Now that VMware Cloud has been firmly modernized since earlier this year, the company is currently focused on building out an expanded AI offering. At VMware Explore in Barcelona, it has released a raft of announcements in this area. Additional compute power, storage and a series of partnerships give customers more flexibility to leverage the technology, whether on-prem, in the (public) cloud or within edge environments.
Firstly, VMware has made some significant changes to VMware Cloud Foundation, which has now been updated to version 5.1. This platform allows users to control their infrastructure uniformly. It boasts support for all kinds of combinations of on-prem and cloud environments. In August, it boasted about a 33 percent decrease in upgrade time, in addition to providing better scalability.
Now, flexibility seems to be taking centre stage. The company is doubling the GPU capacity per VM brings the total to 16. This makes the running of AI workloads a lot more feasible than before. In addition, storage can now be ramped up independently from compute.
Private AI with Intel
Back in August, VMware announced a partnership with Nvidia called VMware Private AI Foundation. This integrated Nvidia’s software with VMware’s stack to train or customize AI models, among other things. Its aim: to allow companies to harness the potential of AI without compromising the security of enterprise data.
Now, Intel has also teamed up with VMware for a similar end product. That company’s AI software package will now be integrate with VMware Cloud Foundation and utilize the chipmaker’s own Xeon processors with AI accelerators and Max-GPUs. We should note that Nvidia is the current AI performance champ by a rather significant margin. However, Intel’s alternative solution will provide some much-needed flexibility for VMware customers. As was the case with the VMware-Nvidia get-together, users can prepare data, train models, refine and run inferencing on the Intel platform through VMware.
“For decades, Intel and VMware have delivered next-generation data center-to-cloud capabilities that enable customers to move faster, innovate more, and operate efficiently,” said Sandra Rivera, executive vice president and general manager of the Data Center and AI Group (DCAI) at Intel. “With the potential of artificial intelligence to unlock powerful new possibilities and improve the life of every person on the planet, Intel and VMware are well equipped to lead enterprises into this new era of AI, powered by silicon and software.”
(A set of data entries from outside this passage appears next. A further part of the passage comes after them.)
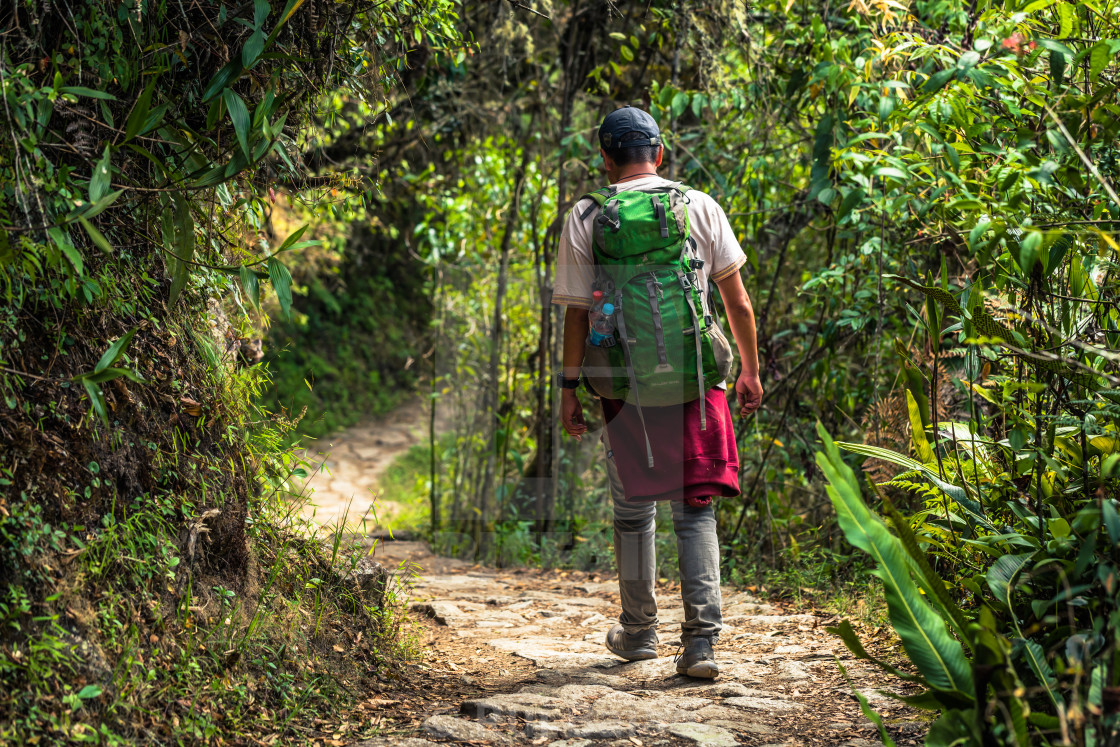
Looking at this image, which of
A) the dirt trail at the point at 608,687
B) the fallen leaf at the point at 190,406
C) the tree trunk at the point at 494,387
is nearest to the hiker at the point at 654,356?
the dirt trail at the point at 608,687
Integration with IBM watsonx
The topic of Private AI is also key when it comes to VMware’s newly announced partnership with IBM. VMware Cloud Foundation, Red Hat OpenShift and IBM watson are now integrated solutions for shared customers. The latter is IBM’s platform to enable secure AI workloads based on enterprise data. The platform’s stated goal is as simple as it is enticing: to help employees get rid of a variety of mundane tasks.
Going forward, watsonx can also run on-prem via VMware, which promises the same functionality as the cloud-based SaaS alternative. This can be done using Red Hat’s enterprise-focused Kubernetes platform.
This collaboration between VMware and IBM was established through the shared Joint Innovation Lab. It consists of a team from both companies to bring new solutions to market. They have been working on this since 2018. In the future, they hope to launch a “reference architecture” to train and refine AI models in hybrid cloud and on-prem environments. This should even meet highly restrictive compliance requirements so that, for example, a financial institution can use AI on a large scale without worry.
In short: VMware has significantly strengthened its own AI offerings, aided by several newly established collaborations. Private AI, according to the company, is an “architectural approach” that is not dependent on a specific vendor. Multiple AI platforms are joining in, with “flexibility” being the magic word for customers throughout.